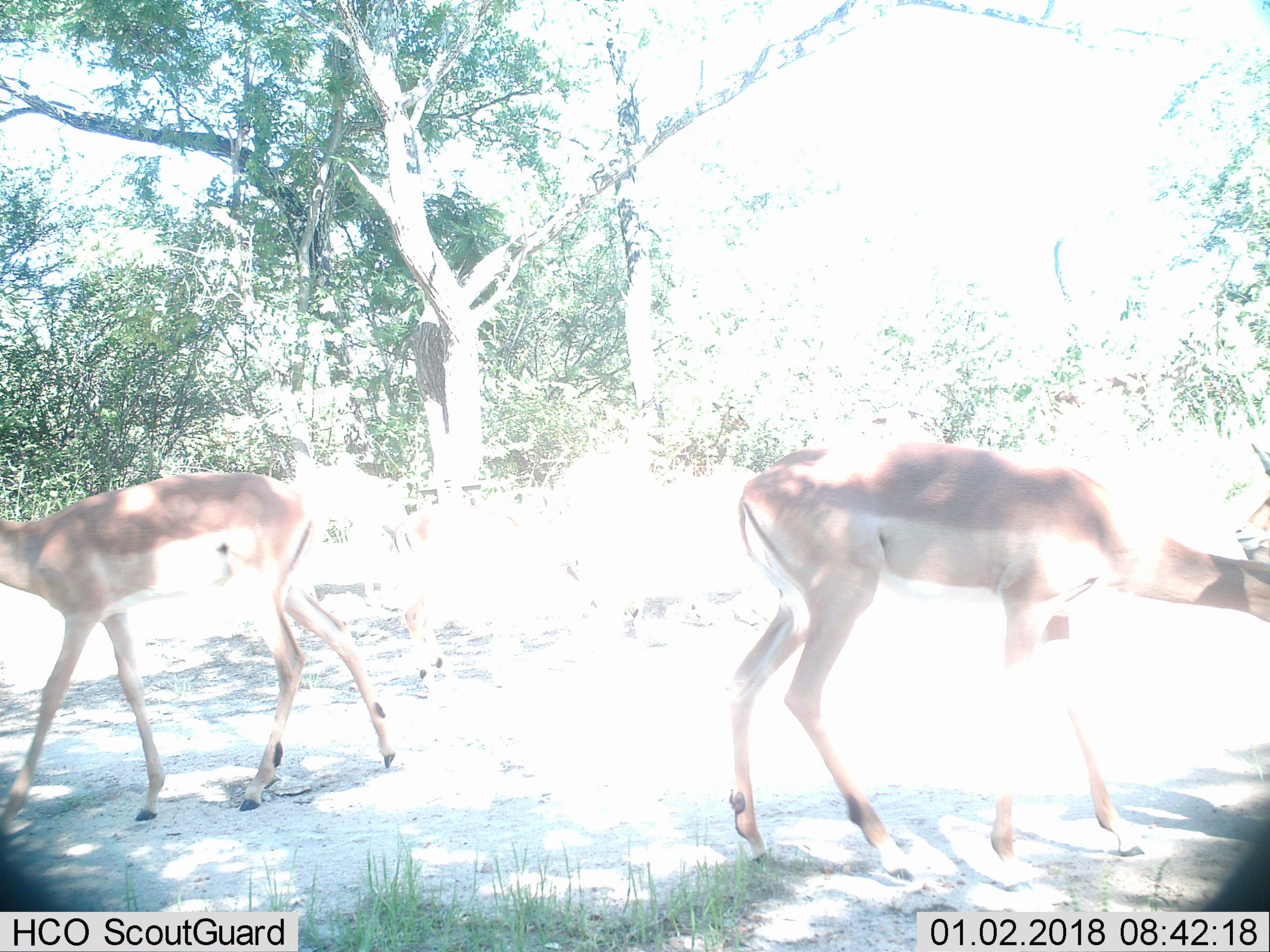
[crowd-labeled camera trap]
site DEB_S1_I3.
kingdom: Animalia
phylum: Chordata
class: Mammalia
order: Artiodactyla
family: Bovidae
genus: Aepyceros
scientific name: Aepyceros melampus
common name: impala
Impala (Aepyceros melampus), count 4. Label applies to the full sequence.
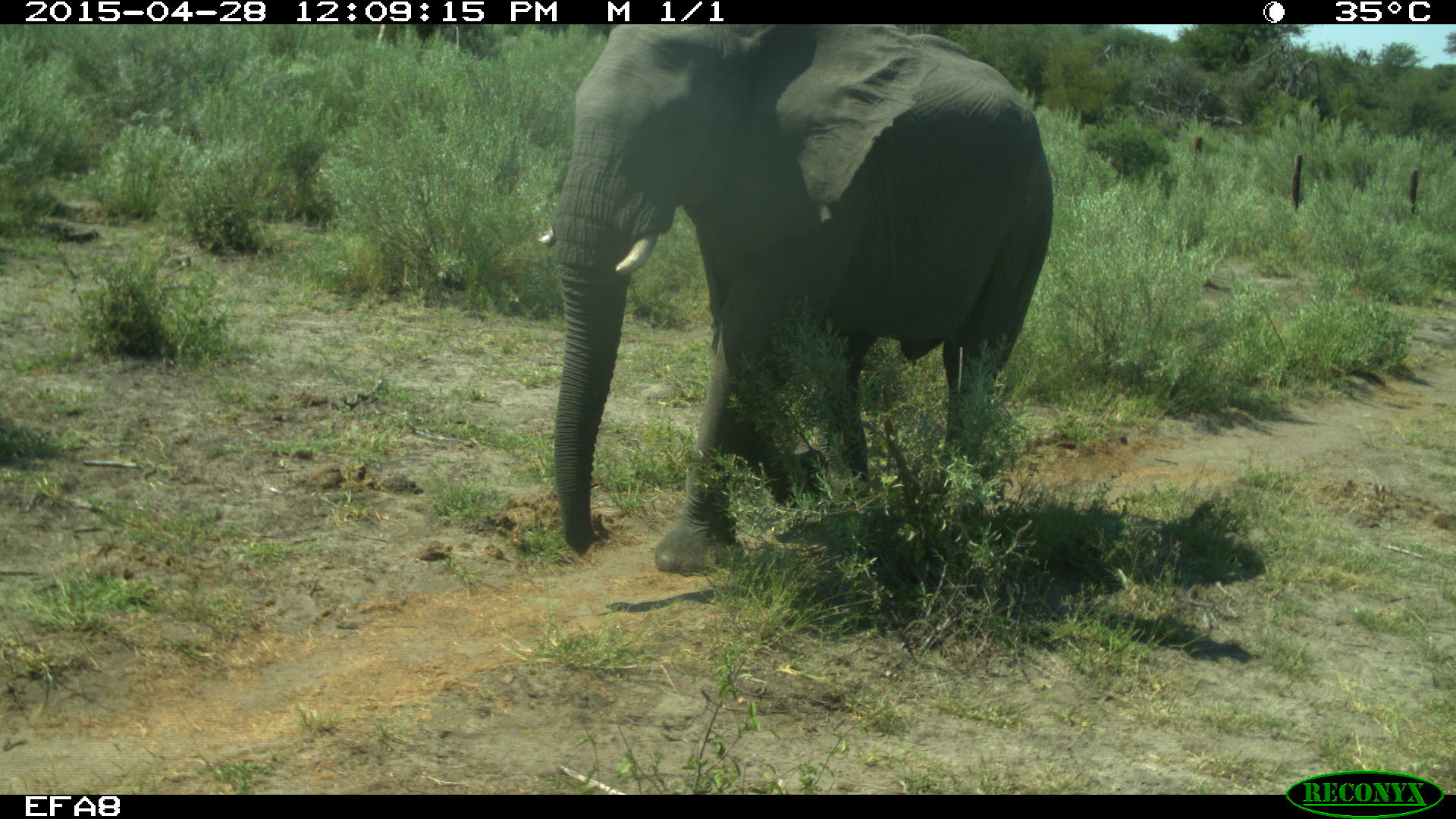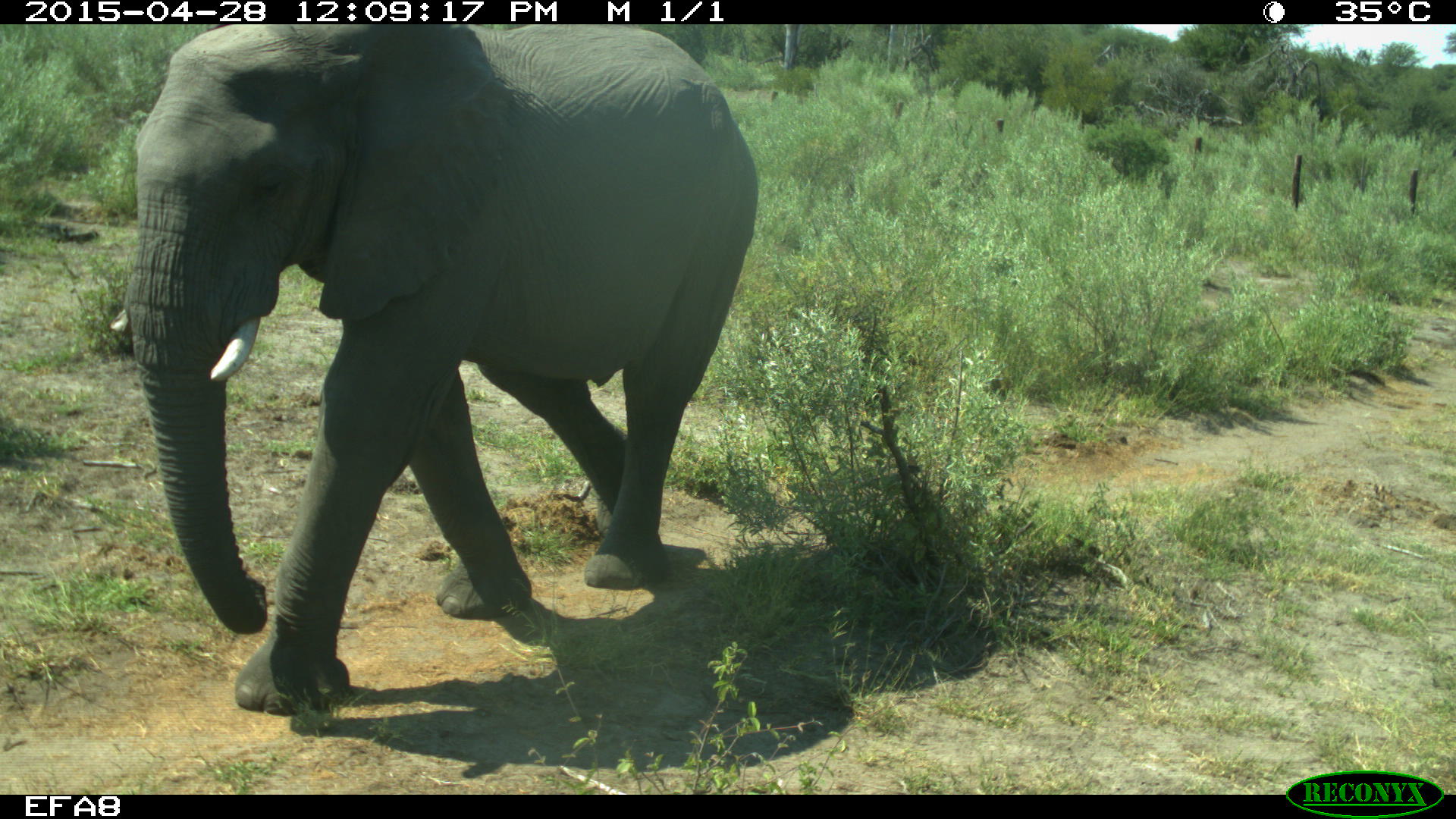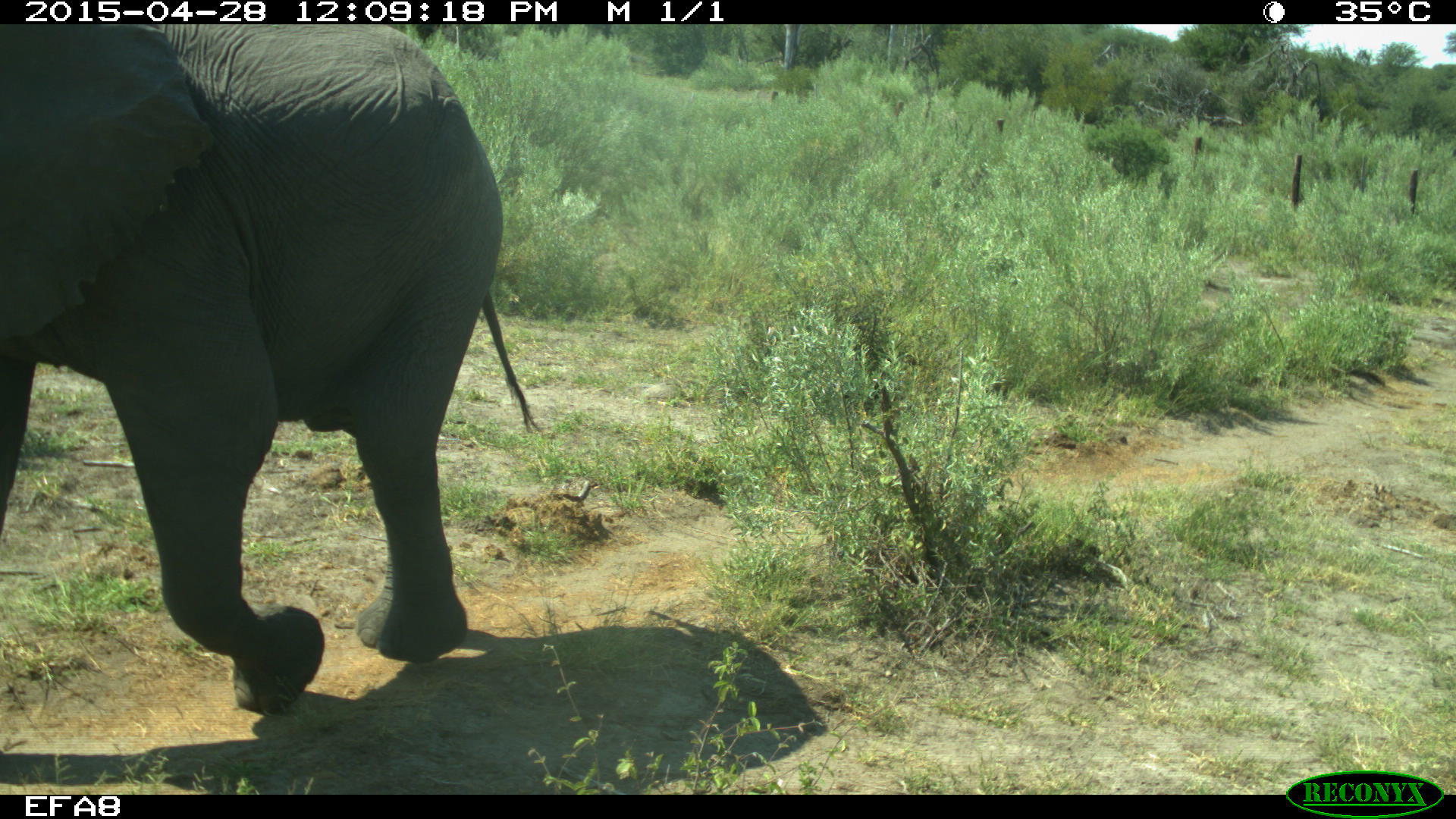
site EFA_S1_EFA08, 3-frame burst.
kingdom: Animalia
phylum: Chordata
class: Mammalia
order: Proboscidea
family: Elephantidae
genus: Loxodonta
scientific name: Loxodonta africana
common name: african bush elephant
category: elephant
Elephant (african bush elephant) (Loxodonta africana), count 1. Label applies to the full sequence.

[Activity] All lines in the data that contain the word "site" should be copied.

[Answer section]
site DEB_S1_I3.
site EFA_S1_EFA08, 3-frame burst.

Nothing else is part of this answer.